§ DOKUMENTAUSSCHNITT:

----------

Von Wieland Aschinger, Herausgebender Redakteur
Im krassen Gegensatz zu den großartigen Leistungen der Künstler beim "Eurovision Young Musicians" 2014 stand dessen öffentliche Präsentation, vor allem des Finalkonzerts. Die zeitversetzte TV-Übertragung lief nicht etwa im Ersten – da kam eine Volksmusikshow – sondern in einem Dritten Programm. Gegenüber den Endlossendungen beim Eurovision Song Contest wurden der "klassischen Schwester" (WDR-Formulierung) gerade einmal zwei Stunden Sendezeit eingeräumt. Und lieblos abgespult, wie die Beiträge aufeinander folgten, war man sogar zehn Minuten vor dem Plan am Ende. "Großflächige Übertragung" nannte das der Sender vor wenigen Tagen.

----------

(Zeilen aus einem Datensatz)
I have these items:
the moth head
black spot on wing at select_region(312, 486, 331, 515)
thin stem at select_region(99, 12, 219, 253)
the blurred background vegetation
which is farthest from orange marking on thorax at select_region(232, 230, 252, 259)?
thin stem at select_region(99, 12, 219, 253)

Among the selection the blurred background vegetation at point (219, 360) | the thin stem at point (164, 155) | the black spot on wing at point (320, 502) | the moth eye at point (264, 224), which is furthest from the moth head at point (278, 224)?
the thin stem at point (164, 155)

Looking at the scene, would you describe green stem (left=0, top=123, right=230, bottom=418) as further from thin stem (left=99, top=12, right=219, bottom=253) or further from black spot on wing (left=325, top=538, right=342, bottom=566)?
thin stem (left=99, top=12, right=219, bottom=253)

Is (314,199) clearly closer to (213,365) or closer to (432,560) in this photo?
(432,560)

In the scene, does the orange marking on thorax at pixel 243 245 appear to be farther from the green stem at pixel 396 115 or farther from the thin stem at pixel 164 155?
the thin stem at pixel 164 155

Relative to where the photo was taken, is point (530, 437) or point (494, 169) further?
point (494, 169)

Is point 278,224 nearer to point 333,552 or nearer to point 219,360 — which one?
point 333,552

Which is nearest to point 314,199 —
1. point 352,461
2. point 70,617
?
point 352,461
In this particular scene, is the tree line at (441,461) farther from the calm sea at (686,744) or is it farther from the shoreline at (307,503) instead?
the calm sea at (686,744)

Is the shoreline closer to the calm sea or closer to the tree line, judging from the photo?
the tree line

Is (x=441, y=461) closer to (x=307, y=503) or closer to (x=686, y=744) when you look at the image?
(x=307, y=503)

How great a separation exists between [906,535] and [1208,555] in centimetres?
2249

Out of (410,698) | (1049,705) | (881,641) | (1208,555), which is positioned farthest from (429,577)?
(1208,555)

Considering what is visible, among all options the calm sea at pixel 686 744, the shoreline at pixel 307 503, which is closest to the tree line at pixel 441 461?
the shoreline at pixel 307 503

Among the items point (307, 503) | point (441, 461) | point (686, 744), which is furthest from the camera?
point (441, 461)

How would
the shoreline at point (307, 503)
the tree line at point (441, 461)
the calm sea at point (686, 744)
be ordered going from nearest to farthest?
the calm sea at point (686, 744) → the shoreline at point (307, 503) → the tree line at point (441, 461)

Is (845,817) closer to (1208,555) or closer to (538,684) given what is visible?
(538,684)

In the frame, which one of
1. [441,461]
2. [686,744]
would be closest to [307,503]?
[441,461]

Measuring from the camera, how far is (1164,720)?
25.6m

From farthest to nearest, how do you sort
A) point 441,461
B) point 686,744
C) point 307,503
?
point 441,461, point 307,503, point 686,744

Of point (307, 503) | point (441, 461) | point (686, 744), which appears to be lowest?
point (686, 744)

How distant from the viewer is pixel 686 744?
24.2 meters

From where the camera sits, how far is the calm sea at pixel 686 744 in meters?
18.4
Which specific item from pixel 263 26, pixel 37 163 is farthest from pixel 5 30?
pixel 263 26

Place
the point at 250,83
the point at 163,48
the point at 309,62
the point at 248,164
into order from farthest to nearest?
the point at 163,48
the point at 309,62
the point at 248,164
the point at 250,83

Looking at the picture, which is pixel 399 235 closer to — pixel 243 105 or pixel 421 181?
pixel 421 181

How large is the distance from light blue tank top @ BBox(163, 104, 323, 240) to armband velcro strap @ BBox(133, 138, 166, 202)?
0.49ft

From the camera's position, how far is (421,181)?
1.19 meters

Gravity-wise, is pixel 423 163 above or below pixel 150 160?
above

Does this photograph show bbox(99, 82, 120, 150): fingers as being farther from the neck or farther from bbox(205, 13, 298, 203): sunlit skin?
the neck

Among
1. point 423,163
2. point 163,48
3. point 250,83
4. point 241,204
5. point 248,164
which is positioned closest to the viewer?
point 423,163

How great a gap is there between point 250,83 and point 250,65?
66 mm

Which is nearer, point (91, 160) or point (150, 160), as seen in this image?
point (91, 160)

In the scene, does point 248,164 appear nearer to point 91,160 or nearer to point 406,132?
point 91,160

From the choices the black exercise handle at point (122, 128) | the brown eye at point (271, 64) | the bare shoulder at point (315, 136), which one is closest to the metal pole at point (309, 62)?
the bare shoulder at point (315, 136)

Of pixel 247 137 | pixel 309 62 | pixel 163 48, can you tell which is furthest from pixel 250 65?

----------

§ ANFORDERUNGEN:
[A] Führe sämtliche Ausdrücke auf, die im Dokumentausschnitt in Anführungszeichen gesetzt sind.
[B] Welche Sendung lief laut Dokumentausschnitt im Ersten, während das Finalkonzert in einem Dritten Programm übertragen wurde?

§ LÖSUNGEN:
[A]
- "Eurovision Young Musicians"
- "klassischen Schwester"
- "Großflächige Übertragung"

[B] Eine Volksmusikshow.